[jannic]

> Certificates signed by TrustCor that were issued before December 1st will still be trusted (for now); certificates issued on December 1st or later will not be.

How does this work? If TrustCor is no longer trusted, what keeps them from creating certificates which claim to be issued before December 1st, even after that date?

[pimterry]

> what keeps them from creating certificates which claim to be issued before December 1st, even after that date?

See https://groups.google.com/a/mozilla.org/g/dev-security-polic... for the actions proposed depending on how the TrustCor situation plays out:

> If there is reason to believe that the CA has mis-used certificates or the CA backdates certificates to bypass the distrust-after settings, then remove the root certificates from Mozilla’s root store in an expedited timeline, without waiting for the end-entity certificates to expire.

Right now, they're being slowly removed for poor behaviour in general, but there's no direct evidence of abuse of CA powers. If any clear evidence of that appears in future, including backdating certificates, then they'll be completely removed from the trust store immediately.

[AceJohnny2]

Certificate Transparency [1]: Public logs of issued certificates.

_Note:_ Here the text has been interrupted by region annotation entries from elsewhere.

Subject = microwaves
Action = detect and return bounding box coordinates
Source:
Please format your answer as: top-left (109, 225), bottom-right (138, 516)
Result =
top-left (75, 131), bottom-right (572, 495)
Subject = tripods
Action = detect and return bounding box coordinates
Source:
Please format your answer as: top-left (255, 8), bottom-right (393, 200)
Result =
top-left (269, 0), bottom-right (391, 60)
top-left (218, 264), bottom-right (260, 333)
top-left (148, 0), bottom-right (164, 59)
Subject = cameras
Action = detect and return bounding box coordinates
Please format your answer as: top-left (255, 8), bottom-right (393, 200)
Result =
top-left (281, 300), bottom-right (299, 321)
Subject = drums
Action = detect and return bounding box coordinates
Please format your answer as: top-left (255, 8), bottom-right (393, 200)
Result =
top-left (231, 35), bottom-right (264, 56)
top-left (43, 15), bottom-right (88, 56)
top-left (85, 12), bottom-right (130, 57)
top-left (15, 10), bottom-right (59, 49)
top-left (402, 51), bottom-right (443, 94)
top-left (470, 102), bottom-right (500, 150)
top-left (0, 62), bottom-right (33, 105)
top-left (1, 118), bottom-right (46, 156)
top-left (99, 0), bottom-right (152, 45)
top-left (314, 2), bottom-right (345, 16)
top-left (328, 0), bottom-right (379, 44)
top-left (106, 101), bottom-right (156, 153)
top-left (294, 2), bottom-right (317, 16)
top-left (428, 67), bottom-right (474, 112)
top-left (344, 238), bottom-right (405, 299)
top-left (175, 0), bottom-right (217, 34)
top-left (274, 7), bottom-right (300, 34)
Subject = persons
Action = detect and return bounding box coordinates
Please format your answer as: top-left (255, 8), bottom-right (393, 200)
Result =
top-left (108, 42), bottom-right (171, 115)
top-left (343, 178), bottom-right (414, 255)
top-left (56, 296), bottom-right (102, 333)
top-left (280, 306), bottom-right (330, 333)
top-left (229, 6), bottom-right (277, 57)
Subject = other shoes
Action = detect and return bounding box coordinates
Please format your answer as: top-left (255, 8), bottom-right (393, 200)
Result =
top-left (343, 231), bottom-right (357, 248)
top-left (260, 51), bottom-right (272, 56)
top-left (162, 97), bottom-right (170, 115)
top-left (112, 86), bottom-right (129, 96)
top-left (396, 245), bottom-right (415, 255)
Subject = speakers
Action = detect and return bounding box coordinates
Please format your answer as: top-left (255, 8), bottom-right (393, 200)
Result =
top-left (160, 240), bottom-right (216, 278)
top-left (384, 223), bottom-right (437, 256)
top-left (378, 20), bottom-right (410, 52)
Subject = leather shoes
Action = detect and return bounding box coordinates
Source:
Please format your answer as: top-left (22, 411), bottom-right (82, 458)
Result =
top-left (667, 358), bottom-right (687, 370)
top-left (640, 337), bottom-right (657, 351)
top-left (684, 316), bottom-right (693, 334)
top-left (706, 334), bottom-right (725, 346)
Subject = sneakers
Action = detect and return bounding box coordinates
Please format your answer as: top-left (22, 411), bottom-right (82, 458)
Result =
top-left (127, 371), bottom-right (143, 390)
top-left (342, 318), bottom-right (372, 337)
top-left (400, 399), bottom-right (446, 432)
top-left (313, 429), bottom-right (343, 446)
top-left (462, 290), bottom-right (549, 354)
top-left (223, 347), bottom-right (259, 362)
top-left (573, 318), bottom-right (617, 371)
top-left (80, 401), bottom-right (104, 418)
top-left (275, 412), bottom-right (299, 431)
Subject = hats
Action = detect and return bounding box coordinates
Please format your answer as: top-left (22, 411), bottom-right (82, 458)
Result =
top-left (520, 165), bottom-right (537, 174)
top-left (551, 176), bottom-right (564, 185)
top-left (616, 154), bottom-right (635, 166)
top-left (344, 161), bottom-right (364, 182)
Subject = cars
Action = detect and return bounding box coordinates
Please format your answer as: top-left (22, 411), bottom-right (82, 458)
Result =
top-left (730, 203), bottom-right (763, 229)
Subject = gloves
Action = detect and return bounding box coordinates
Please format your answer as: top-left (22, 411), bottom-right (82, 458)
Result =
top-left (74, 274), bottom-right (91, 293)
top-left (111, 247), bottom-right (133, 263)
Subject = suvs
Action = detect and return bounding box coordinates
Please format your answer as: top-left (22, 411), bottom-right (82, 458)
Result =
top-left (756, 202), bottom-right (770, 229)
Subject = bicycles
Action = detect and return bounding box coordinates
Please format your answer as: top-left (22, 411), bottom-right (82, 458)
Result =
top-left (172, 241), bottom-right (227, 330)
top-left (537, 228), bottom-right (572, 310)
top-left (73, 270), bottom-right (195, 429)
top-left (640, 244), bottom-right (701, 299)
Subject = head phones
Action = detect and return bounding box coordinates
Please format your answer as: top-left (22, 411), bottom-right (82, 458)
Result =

[1] https://en.wikipedia.org/wiki/Certificate_Transparency

[daveoc64]

Assuming the untrusted and unreliable CA actually follows the rules and publishes things to the CT log.

[pimterry]

If you don't then the certificates usually aren't usable at all. All modern browsers should reject certs from any root CA if the cert isn't correctly included in a CT log.

[est31]

Firefox doesn't: https://bugzilla.mozilla.org/show_bug.cgi?id=1281469

(But it's the only browser that doesn't support CT)

[DethNinja]

Do modern browsers check this though? It would introduce a large latency to each request, I bet none of the browsers do that.

Moreover, Chrome removed the browser extension API for TLS certificate details, so it is not even possible to do CT log verification via extensions.

Only way to do CT log verification would be by customising an existing TLS MITM software. As far as I’m aware no such solution exists at the moment.

Certificate system is actually rather insecure, and although solutions are possible to develop, nobody has taken time to do it.

[nmjohn]

> Do modern browsers check this though? It would introduce a large latency to each request, I bet none of the browsers do that.

Yes they do. Only firefox doesn't.

[siebenmann]

Chrome and Safari require that TLS certificates include cryptographic promises of future log inclusion ('SCTs') from N trusted CT logs. As far as I know, neither of them actually contact the log's API endpoints to make sure that this has gone through, but in practice IMHO it's not much of a security gap for various reasons.

[jsmith45]

The SCT is a promise of the log to include the certificate (or pre-certificate, which is used for embedded SCTs) within a time window. The only way a cert could have a valid embedded SCT is to have actually sent the pre-certificate to the log in question.

The SCT contains a signature over some log related information (which is also included in the SCT itself) and everything in the pre-certificate except the signature and poison (which means everything in the real cert, except the SCTs and signature). This means the browser can reconstruct the signed data and verify the signature.

Thus the only way to have a valid SCT and not have at least the pre-certificate show up in the log (after the merge delay) is if the log operator/software messed up. For transparency purposes, a pre-certificate is basically as good as a full certificate, although if I recall correctly the CAs are also supposed to submit the full certificates too.